Leaving out the images, please reproduce each line below exactly.

::::::::::

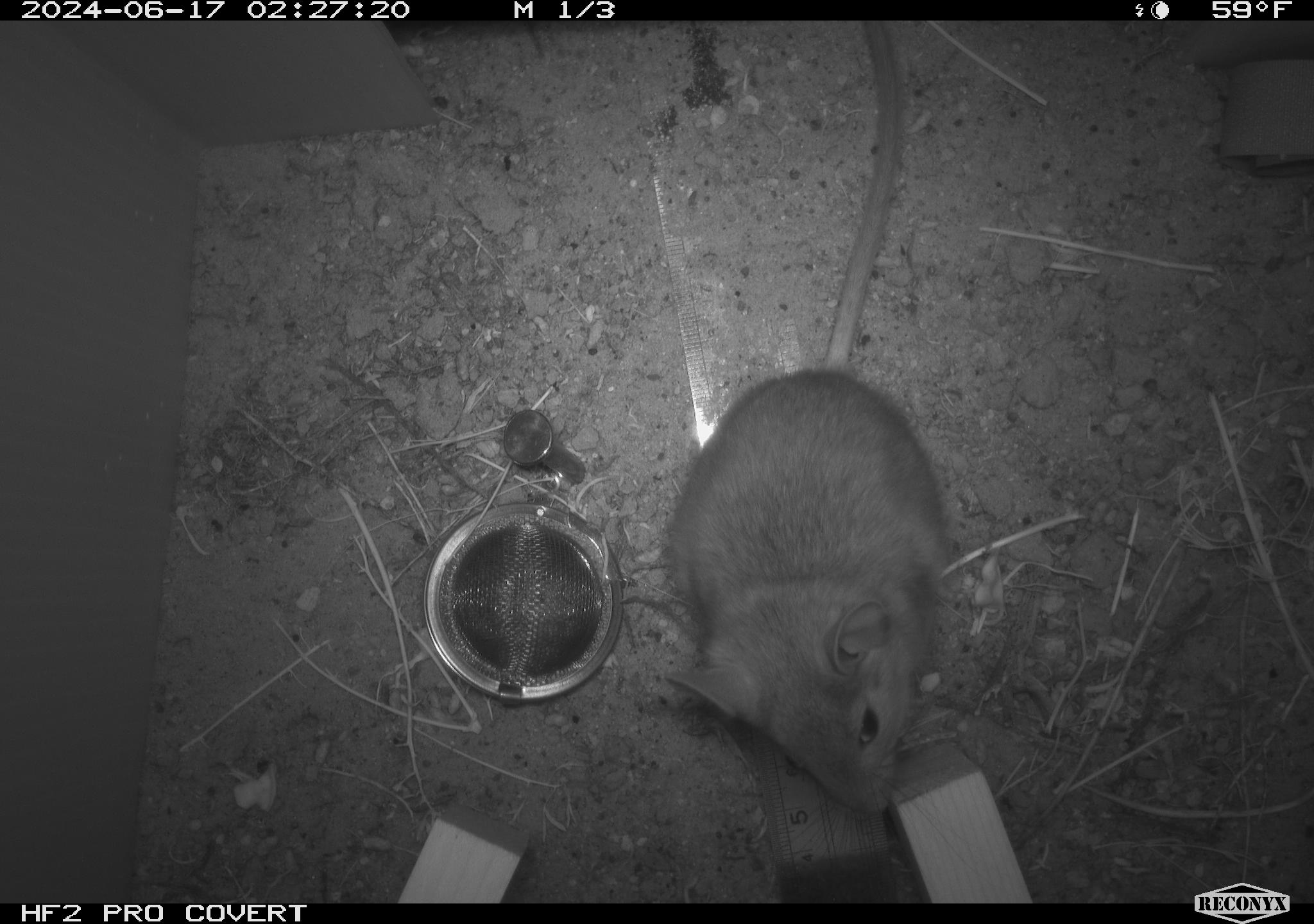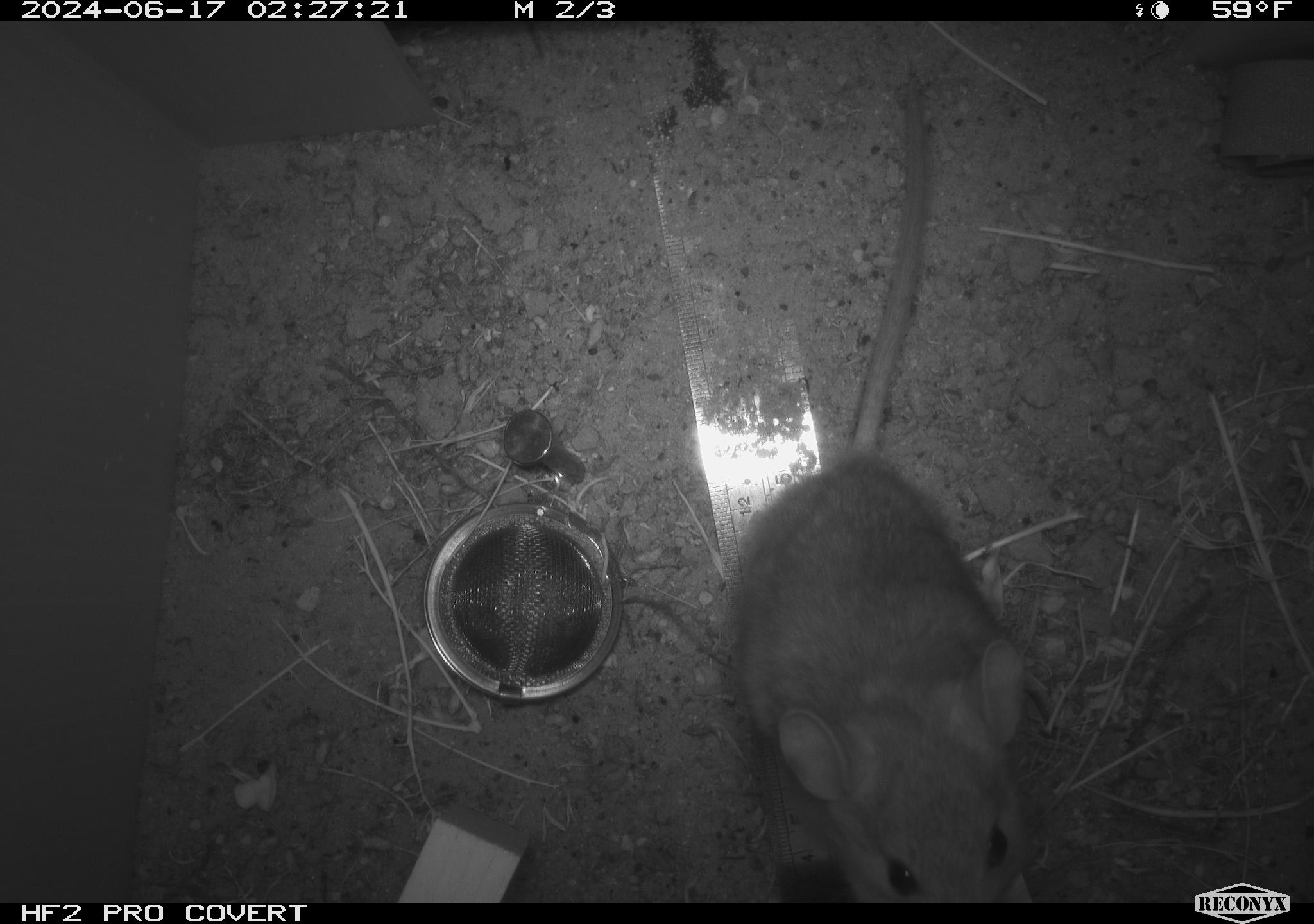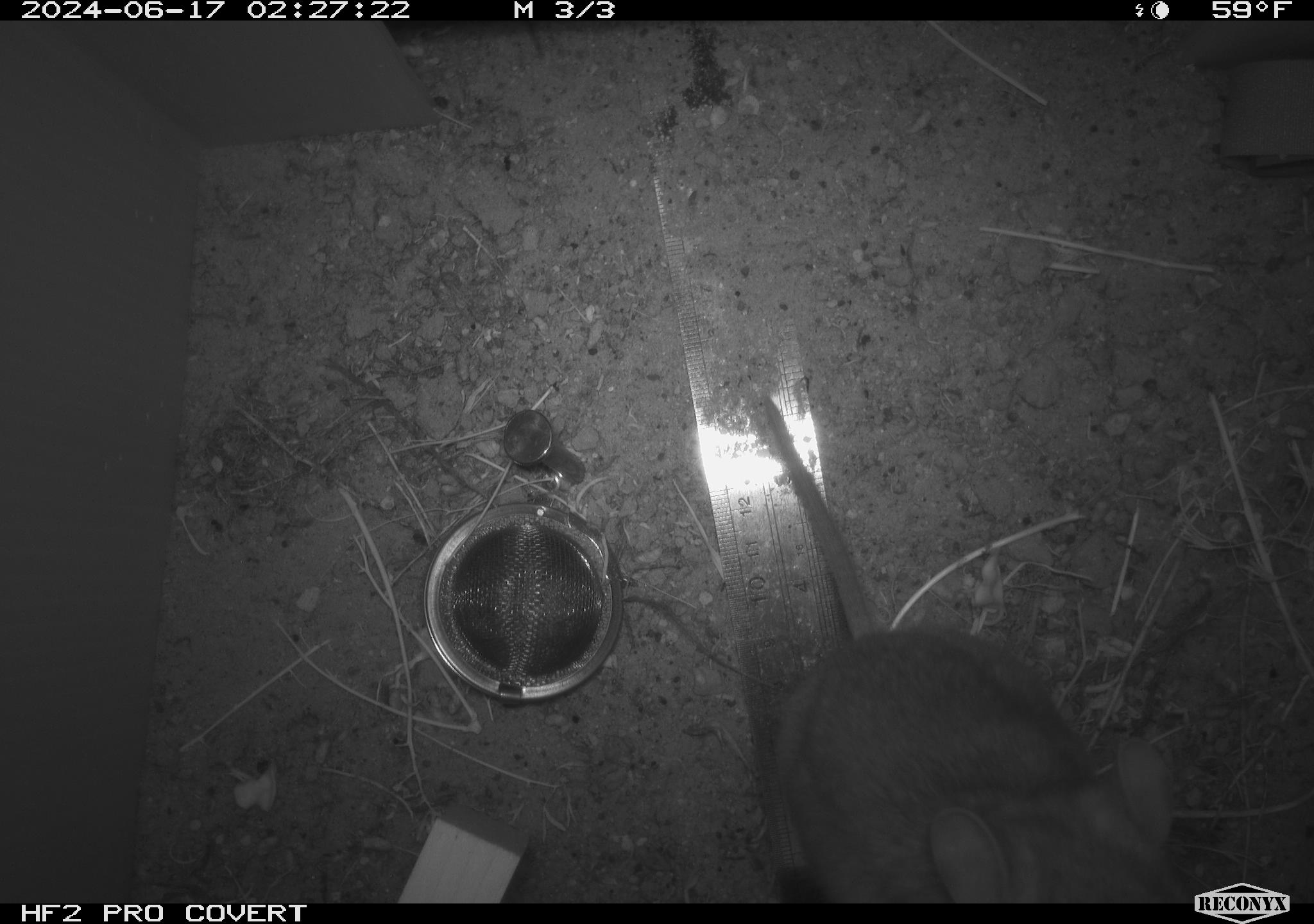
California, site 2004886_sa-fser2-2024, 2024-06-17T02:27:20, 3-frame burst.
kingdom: Animalia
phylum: Chordata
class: Mammalia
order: Rodentia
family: Cricetidae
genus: Neotoma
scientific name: Neotoma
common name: pack rat or woodrat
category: neotoma species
Neotoma species (pack rat or woodrat) (Neotoma).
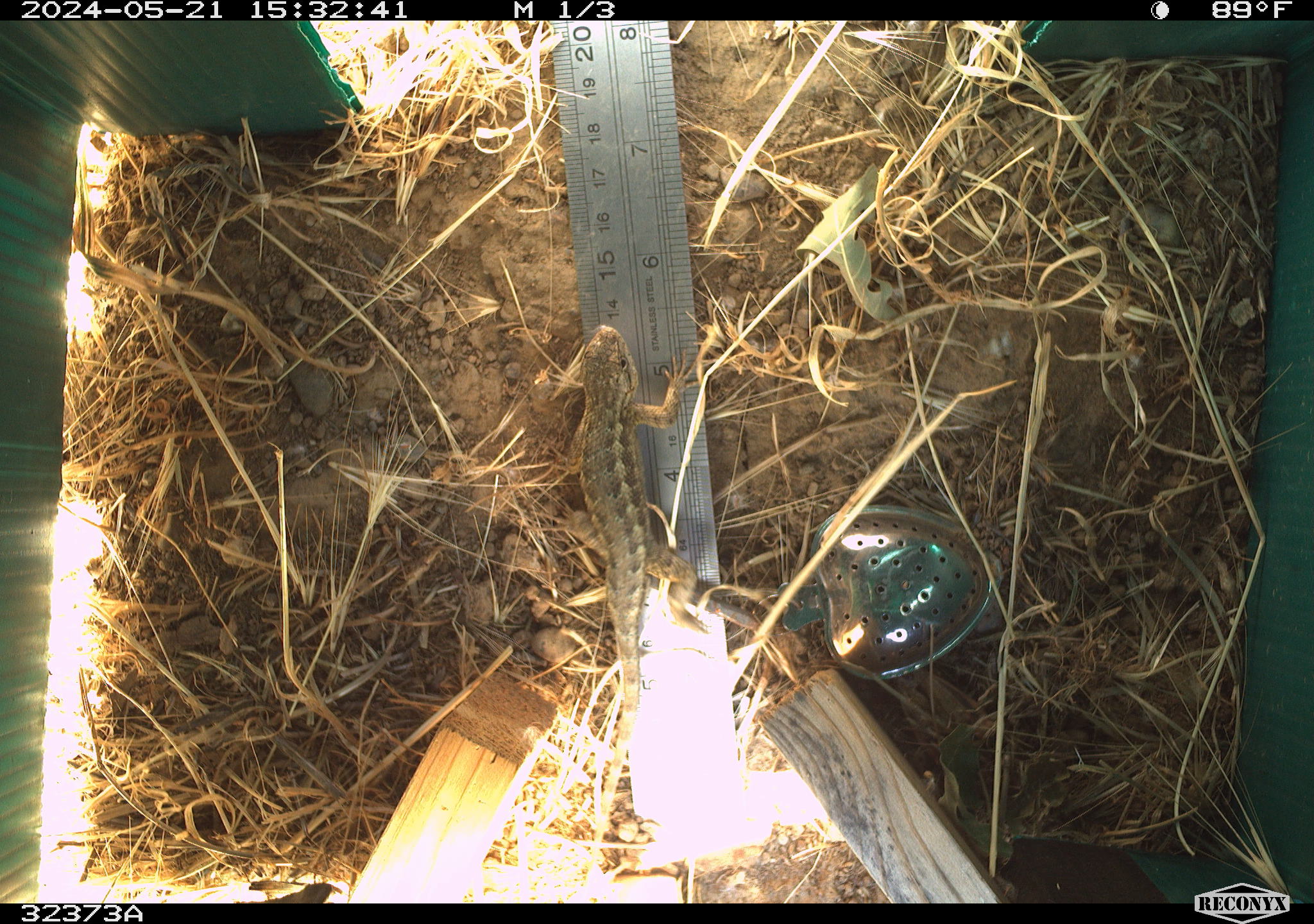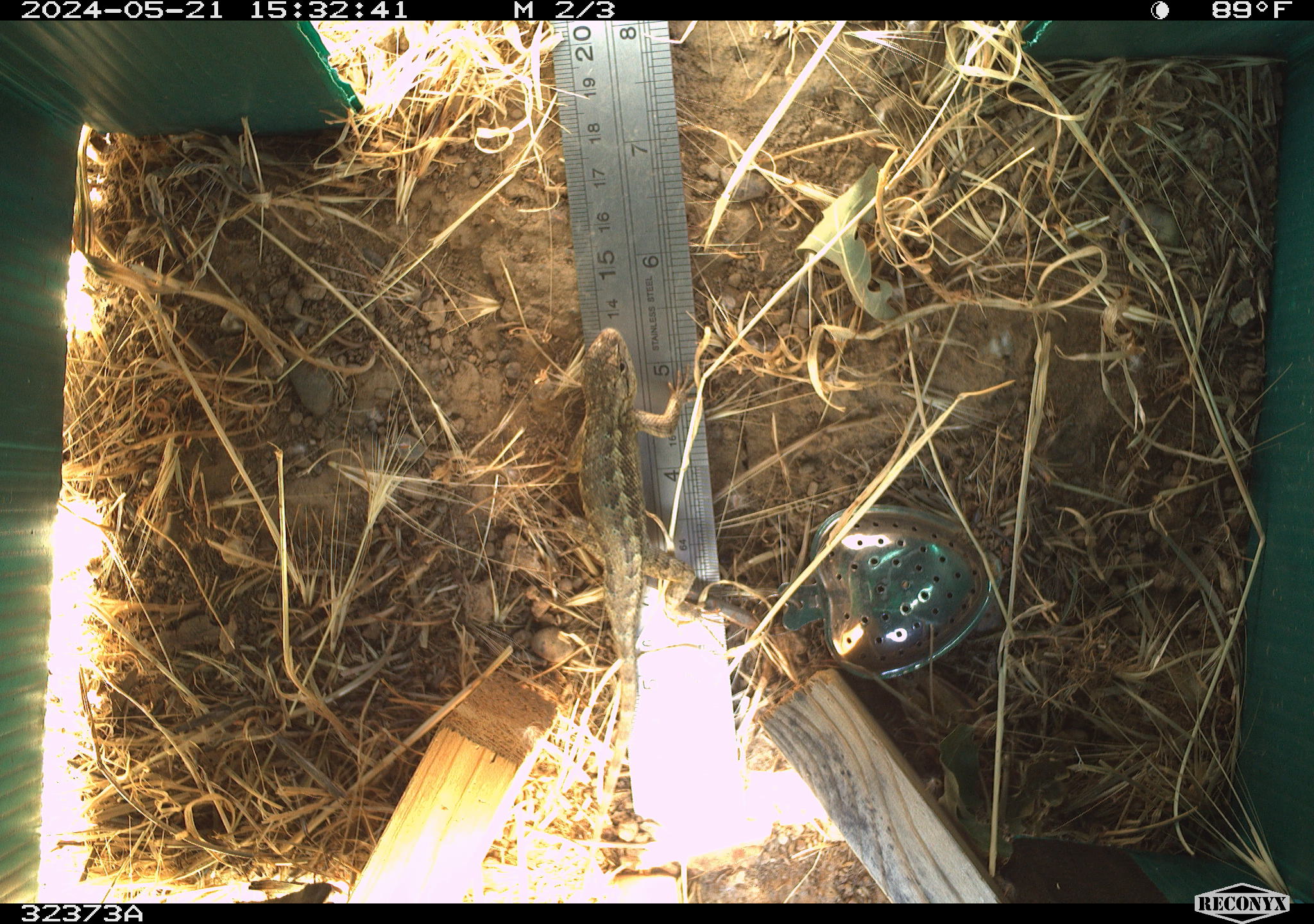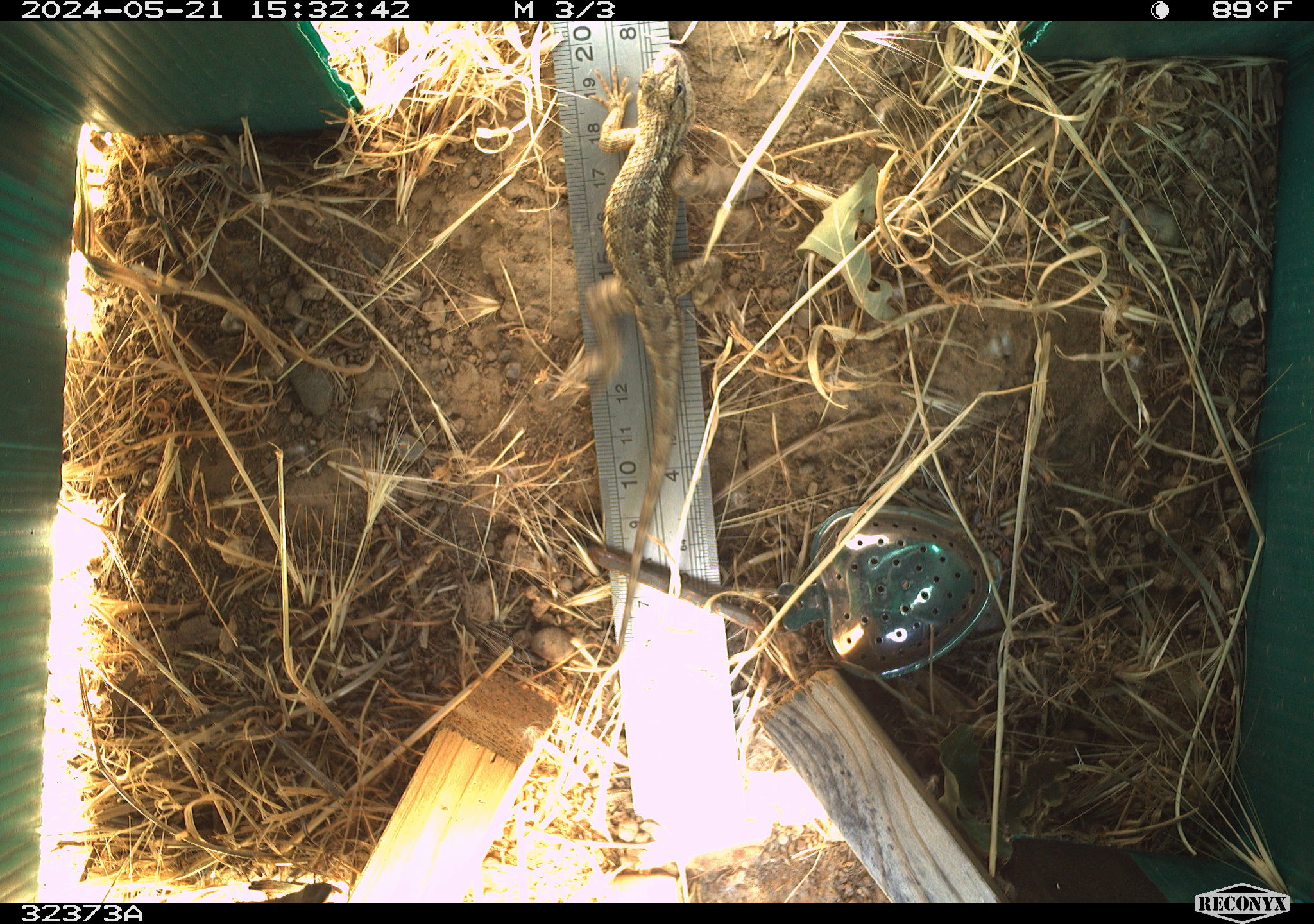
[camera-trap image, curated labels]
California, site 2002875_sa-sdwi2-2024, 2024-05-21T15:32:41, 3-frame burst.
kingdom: Animalia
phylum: Chordata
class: Reptilia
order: Squamata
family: Phrynosomatidae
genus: Sceloporus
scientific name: Sceloporus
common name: spiny lizards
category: sceloporus species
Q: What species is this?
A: Sceloporus species (spiny lizards) (Sceloporus).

::::::::::

* _Worked solution_
California, site 2004886_sa-fser2-2024, 2024-06-17T02:27:20, 3-frame burst.
kingdom: Animalia
phylum: Chordata
class: Mammalia
order: Rodentia
family: Cricetidae
genus: Neotoma
scientific name: Neotoma
common name: pack rat or woodrat
category: neotoma species
Neotoma species (pack rat or woodrat) (Neotoma).
[camera-trap image, curated labels]
California, site 2002875_sa-sdwi2-2024, 2024-05-21T15:32:41, 3-frame burst.
kingdom: Animalia
phylum: Chordata
class: Reptilia
order: Squamata
family: Phrynosomatidae
genus: Sceloporus
scientific name: Sceloporus
common name: spiny lizards
category: sceloporus species
Q: What species is this?
A: Sceloporus species (spiny lizards) (Sceloporus).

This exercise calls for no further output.